I do like the 14-speaker Bowers and Wilkins system in our Jag, though – a lot – so when the company rang me to see if I'd be interested in visiting the factory to see how it's made and why it sounds so good, I accepted like a shot.
There was an ulterior motive, too. B&W is based in Worthing, on the Sussex coast, and some of the country lanes on the way down there are great driving roads. Take away the modern signage and you could be stepping back 50 years.
On roads like these, achieving a good average speed is about positioning and observation so you can maintain momentum: far more enjoyable than just clogging it down a motorway.
It's what performance driving instructors call 'making progress'. With the torque of the 2.7-litre V6 diesel keeping the car moving forward and the wonderful damping ensuring it stayed planted on the road, I had a great time.
B&W is the Jaguar of the hi-fi world – a relatively low-volume, extremely high quality manufacturer of performance speakers (the rest of the Jag's system comes from other manufacturers). Some of its domestic speakers cost more per pair than my car. A lot more.
B&W can even kit you out with a full seven-speaker, five-subwoofer home cinema if you've a quarter of a million quid to spare.
The company was established by a couple of blokes who were in radio ops during the war. Having been demobbed, they opened a radio and TV shop, then moved into full-scale speaker manufacturing in the 1960s after John Bowers decided he could do a better job than the people whose products he was selling.
The Jag's speakers were set up by the same team that installed the system in the legendary Abbey Road studios.

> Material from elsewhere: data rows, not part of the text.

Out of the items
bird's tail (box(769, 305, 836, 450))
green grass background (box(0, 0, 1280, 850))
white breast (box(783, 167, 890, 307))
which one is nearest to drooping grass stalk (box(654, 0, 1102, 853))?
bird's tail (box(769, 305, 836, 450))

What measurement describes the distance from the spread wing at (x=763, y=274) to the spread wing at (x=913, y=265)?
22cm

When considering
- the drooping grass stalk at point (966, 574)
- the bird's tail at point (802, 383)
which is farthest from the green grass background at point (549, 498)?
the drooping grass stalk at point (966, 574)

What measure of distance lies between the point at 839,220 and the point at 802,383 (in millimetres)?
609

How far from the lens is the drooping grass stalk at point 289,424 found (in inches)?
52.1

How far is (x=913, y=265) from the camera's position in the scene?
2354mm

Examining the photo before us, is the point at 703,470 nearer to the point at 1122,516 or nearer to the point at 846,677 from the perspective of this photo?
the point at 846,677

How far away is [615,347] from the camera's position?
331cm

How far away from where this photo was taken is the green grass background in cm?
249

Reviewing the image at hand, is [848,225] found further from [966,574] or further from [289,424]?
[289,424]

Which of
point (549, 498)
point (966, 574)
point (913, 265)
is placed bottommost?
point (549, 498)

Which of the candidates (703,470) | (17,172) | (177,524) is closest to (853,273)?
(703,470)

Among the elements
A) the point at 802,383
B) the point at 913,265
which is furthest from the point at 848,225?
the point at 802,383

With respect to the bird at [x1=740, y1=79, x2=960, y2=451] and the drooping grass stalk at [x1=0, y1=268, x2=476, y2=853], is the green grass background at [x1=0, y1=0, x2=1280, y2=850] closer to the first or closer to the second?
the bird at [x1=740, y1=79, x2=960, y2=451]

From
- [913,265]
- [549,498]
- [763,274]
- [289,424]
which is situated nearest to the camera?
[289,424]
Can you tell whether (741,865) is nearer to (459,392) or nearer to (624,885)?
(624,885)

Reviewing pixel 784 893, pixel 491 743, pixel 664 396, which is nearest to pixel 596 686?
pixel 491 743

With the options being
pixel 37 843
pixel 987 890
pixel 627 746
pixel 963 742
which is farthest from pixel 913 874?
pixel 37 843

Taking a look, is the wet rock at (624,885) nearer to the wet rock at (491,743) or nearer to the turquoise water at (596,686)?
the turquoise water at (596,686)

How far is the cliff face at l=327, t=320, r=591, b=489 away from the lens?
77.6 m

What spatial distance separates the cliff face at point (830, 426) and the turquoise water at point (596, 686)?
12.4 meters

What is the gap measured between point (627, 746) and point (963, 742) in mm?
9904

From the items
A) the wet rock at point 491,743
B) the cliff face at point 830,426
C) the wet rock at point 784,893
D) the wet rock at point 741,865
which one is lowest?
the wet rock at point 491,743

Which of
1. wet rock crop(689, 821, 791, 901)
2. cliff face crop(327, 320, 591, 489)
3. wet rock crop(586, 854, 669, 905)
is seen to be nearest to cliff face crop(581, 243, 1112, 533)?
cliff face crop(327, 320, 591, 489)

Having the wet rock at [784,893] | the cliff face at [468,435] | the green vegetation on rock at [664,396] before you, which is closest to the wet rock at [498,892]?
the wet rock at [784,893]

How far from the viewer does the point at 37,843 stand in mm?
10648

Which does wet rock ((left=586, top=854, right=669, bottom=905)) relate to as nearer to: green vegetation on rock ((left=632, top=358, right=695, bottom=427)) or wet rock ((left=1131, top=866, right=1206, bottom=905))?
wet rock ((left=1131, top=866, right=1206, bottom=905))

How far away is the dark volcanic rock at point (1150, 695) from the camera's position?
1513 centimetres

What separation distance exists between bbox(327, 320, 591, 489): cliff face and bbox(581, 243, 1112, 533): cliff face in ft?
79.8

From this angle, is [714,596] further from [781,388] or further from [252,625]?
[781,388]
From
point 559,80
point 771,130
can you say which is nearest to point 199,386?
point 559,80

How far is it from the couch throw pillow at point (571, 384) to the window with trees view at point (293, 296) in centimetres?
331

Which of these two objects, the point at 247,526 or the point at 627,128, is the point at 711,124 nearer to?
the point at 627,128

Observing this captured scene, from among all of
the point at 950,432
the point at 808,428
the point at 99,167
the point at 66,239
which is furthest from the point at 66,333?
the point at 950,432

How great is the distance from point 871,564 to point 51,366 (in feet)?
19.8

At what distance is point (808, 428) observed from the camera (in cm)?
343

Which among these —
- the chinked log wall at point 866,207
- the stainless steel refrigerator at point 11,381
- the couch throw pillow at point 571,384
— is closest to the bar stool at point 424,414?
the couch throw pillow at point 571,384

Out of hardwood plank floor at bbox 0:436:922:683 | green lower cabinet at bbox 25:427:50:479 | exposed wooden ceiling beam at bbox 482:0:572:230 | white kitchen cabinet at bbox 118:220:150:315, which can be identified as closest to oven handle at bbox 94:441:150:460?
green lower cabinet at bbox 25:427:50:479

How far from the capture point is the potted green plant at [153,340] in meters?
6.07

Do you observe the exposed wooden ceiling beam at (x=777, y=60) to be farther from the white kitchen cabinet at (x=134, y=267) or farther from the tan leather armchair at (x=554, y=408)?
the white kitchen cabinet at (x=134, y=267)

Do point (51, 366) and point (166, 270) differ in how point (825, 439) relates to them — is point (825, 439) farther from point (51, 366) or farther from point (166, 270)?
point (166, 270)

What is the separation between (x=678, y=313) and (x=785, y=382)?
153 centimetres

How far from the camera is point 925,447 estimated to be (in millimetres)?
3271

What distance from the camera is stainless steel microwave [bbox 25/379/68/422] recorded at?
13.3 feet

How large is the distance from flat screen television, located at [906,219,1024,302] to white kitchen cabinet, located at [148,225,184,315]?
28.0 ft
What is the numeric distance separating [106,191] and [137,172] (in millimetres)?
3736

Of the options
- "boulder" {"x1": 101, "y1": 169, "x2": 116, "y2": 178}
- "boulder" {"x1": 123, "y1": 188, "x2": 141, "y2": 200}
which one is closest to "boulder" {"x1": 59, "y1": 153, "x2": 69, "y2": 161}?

The secret is in the fine tuning, apparently – like the work test driver Mike Cross does to make Jags drive so well.
'What sets us apart is the research we put into sound quality,' says marketing manager Andy Napthine. 'John Bowers used to say that the best speaker isn't the one that gives you most, but the one that loses least.' The Holy Grail is to let you hear music exactly as it would sound if you were hearing it live.
Research engineer Stuart Nevill gave me a demo of how to make the system in our car sound best and what I should be listening for, then delivered the best news I'd heard all day.
With good speakers, he says, music should be played as loud as possible and it won't hurt your ears because there'll be no distortion. I drove home on main roads with the door skins bouncing.